— start of EXCERPTED RECORDS —

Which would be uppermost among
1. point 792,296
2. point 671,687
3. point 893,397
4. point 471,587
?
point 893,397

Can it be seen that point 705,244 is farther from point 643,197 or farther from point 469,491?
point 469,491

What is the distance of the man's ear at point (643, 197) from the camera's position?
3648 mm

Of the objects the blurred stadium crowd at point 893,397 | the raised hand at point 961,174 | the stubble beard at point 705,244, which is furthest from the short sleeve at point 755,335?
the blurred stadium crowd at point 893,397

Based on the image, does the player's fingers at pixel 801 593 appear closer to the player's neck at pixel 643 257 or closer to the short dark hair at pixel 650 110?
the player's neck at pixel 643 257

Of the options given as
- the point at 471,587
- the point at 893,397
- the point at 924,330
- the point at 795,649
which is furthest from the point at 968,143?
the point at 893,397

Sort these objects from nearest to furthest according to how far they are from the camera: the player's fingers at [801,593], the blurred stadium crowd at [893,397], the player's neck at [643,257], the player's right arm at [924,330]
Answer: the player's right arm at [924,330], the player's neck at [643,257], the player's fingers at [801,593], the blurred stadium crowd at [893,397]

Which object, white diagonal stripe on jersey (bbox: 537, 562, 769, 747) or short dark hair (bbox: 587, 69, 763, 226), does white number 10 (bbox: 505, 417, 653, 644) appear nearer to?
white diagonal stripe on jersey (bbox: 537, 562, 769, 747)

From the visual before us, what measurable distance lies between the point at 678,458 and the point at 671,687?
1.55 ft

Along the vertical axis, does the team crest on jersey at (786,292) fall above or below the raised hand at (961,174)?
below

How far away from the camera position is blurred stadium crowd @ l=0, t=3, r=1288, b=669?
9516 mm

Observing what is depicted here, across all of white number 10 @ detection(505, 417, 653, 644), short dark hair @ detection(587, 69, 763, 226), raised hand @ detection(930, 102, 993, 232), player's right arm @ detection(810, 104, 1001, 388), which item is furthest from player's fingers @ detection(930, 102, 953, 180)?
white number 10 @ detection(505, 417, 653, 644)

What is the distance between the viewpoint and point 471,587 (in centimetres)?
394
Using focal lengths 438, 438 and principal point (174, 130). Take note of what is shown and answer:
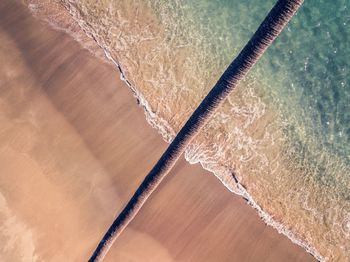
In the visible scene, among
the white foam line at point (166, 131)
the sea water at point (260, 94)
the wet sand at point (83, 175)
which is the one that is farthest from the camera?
the sea water at point (260, 94)

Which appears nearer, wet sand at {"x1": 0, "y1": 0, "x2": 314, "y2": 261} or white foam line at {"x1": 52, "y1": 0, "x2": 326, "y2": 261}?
wet sand at {"x1": 0, "y1": 0, "x2": 314, "y2": 261}

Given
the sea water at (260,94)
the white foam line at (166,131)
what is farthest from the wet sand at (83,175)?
the sea water at (260,94)

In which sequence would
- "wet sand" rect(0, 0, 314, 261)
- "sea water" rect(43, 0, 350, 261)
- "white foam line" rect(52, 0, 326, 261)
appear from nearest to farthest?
"wet sand" rect(0, 0, 314, 261) < "white foam line" rect(52, 0, 326, 261) < "sea water" rect(43, 0, 350, 261)

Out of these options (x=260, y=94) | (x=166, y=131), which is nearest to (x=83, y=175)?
(x=166, y=131)

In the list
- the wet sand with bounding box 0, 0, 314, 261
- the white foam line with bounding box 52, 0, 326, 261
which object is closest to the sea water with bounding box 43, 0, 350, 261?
the white foam line with bounding box 52, 0, 326, 261

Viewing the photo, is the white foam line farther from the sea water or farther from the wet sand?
the wet sand

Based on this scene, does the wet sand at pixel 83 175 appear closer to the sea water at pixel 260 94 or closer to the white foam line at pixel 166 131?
the white foam line at pixel 166 131

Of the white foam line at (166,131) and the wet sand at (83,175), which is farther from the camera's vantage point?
the white foam line at (166,131)
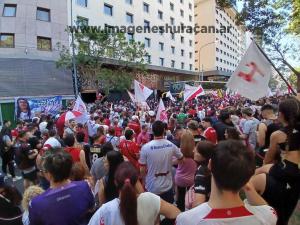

— end of EXCERPTED RECORDS —

** GIVEN INSTRUCTION **
Starting at the line that contains "Of the white" and continuing through the end of the rows, express each line as a Markdown table with the columns Index and Content. Skip blank lines and leave the pictures out.

** PROBLEM SOLUTION **
| Index | Content |
|---|---|
| 1 | Of the white foam line at (166,131) and the wet sand at (83,175), which is farther from the camera's vantage point? |
| 2 | the white foam line at (166,131) |